Dali, Picasso, Gaudi = Barselona
Dali, Picasso, Gaudi = Barselona
Tamer Öncül
Görüntüsünü gökdelenlerle bozmayan ender Akdeniz şehirlerinden birindeydik geçen hafta. Her köşesinde ünlü mimar Gaudí nin (Antoni Plàcid Guillem Gaudí i Cornet.1852-1926) eşsiz zekası ve sanatıyla karşılaşabileceğiniz bu gösterişsiz(!) Akdeniz kentine, Dali ve Picasso’nun imzaları da eklenince müthiş bir büyü ve ruh kazanmış… Bu ruhu besleyen en önemli gıdalardan biri de, yıllardır bağımsızlık mücadelesi veren Katalanya’nın Başkenti olması…

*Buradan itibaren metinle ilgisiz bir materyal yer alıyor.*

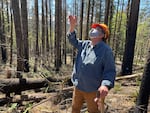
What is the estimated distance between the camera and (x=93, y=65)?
3699 mm

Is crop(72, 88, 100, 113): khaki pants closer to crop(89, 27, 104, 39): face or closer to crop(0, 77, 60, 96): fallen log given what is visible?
crop(89, 27, 104, 39): face

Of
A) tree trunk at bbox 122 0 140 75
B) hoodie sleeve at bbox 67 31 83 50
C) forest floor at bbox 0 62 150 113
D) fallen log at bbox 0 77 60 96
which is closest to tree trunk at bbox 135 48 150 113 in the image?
forest floor at bbox 0 62 150 113

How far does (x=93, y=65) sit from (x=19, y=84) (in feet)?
13.9

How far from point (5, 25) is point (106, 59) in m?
29.4

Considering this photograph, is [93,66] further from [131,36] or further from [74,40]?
[131,36]

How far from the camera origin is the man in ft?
11.9

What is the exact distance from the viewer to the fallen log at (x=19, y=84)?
23.6 feet

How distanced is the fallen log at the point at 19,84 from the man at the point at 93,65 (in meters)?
3.66

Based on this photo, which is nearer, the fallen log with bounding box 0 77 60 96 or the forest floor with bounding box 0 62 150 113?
the forest floor with bounding box 0 62 150 113

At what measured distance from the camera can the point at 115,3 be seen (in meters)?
35.0

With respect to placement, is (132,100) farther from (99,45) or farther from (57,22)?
(57,22)

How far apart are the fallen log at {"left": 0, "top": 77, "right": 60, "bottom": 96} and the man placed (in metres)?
3.66

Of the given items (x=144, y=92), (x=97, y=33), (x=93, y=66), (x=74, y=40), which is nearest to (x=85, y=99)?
(x=93, y=66)

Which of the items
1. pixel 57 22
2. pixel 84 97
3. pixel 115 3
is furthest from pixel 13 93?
pixel 115 3
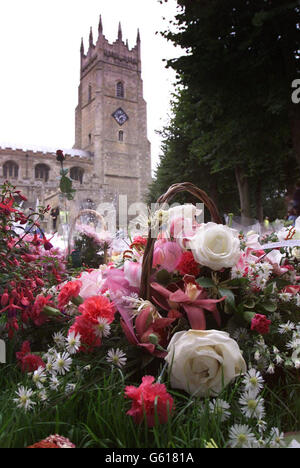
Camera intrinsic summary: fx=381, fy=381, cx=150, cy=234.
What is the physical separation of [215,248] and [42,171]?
47.7m

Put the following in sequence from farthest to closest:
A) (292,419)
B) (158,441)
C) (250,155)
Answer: (250,155) → (292,419) → (158,441)

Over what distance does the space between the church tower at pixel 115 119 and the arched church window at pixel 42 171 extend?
231 inches

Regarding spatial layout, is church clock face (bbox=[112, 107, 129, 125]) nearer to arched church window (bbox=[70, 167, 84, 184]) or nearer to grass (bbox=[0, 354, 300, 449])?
arched church window (bbox=[70, 167, 84, 184])

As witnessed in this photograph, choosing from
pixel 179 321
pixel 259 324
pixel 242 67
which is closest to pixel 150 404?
pixel 179 321

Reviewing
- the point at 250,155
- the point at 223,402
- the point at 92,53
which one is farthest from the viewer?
the point at 92,53

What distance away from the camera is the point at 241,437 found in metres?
0.97

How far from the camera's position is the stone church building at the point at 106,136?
4559 centimetres

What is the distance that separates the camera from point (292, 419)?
124 cm

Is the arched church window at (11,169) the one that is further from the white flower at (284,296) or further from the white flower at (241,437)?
the white flower at (241,437)

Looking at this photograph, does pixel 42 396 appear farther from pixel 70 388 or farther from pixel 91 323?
pixel 91 323
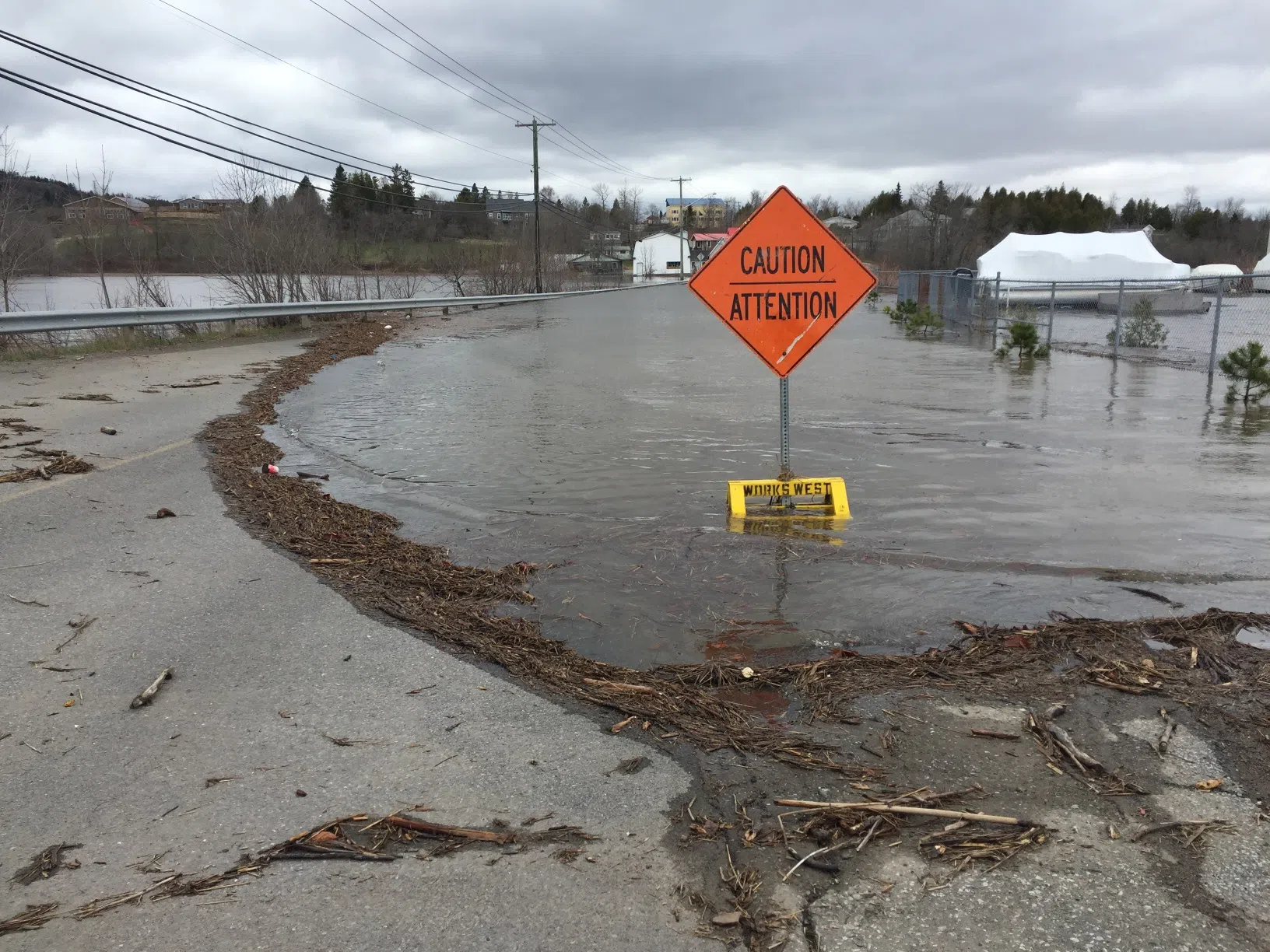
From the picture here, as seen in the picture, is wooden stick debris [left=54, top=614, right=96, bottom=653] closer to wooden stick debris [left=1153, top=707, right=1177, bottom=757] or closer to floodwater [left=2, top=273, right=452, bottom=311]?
wooden stick debris [left=1153, top=707, right=1177, bottom=757]

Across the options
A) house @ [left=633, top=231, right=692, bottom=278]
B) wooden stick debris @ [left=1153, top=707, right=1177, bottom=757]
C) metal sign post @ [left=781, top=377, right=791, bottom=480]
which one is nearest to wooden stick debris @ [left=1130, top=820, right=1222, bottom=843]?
wooden stick debris @ [left=1153, top=707, right=1177, bottom=757]

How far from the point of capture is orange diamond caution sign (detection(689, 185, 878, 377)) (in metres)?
7.16

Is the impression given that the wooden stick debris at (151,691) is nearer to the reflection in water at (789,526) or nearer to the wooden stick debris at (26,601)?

Art Nouveau akımının öncüsü olan Gaudi’nin bütün yaşamını, bu şehre adadığını görürsünüz her adımda…
Belki de bir bakır ustasının oğlu olması, Gaudi’nin mimari anlayışını biçimlendirmişti… İlk önemli eseri olan, 1883-1888 tarihleri arasında yaptığı Casa Vicens adlı yazlık evden başlayarak, O’nun mimariyi sanat ve estetikle yoğuruşunu görebilirsiniz… Güell Pavilyonu, Güell Sarayı, Güell Mahzeni, Colonia Güell Türbesi ve Güell Parkı’nın masalsı mimarisi ile büyülenirken; “Bitmeyen Kilise diye anılan ve yapımı halen süren “La Sagrada Familia” bazilikasında çarpılıp kalırsınız… 1882’de Francesc de Paula Villar y Lozano tarafından yapımına başlanan bu kiliseyi tamamlama işini 1883’de üzerine alan Gaudí’nin, 1908’de başka proje almayı bırakarak geriye kalan 18 yıllık ömrünü bu esere ayırdığını; stüdyosunu da oraya taşıdığını ve 74 yaşında bir trafik kazası sonucu öldüğünde buraya gömüldüğünü öğrendiğinizde şaşkınlığınız saygıya dönüşür ister istemez.. (Dalí de büyük emek verdiği kendi adını taşıyan müzenin mahzenine gömülmüştü) Eserlerinin sekiz tanesi UNESCO Dünya Mirası Listesi'nde yer alan bu ateşli Katalan milliyetçisinin, eserlerini inceledikçe, vatandaşı Dali gibi bir dahi olduğunu rahatlıkla görebilirsiniz...
BİTMEYEN KİLİSE
M.Ö. 230 yıllarında kurulmuş olan bu şehirdeki ilk izlenimimiz; geniş, planlı, temiz caddeleri ve rahat trafiği oldu… Bir de tarihin ve doğanın korunmasında gösterilen özen… (Barcelona 68 belediye parkına sahiptir. Bunların 12’si tarihi, 5’i ise botanik parklardır. Nufüsa oranlandırıldığında şehirde kişi başına 18 metrekare park alanı düşmektedir.)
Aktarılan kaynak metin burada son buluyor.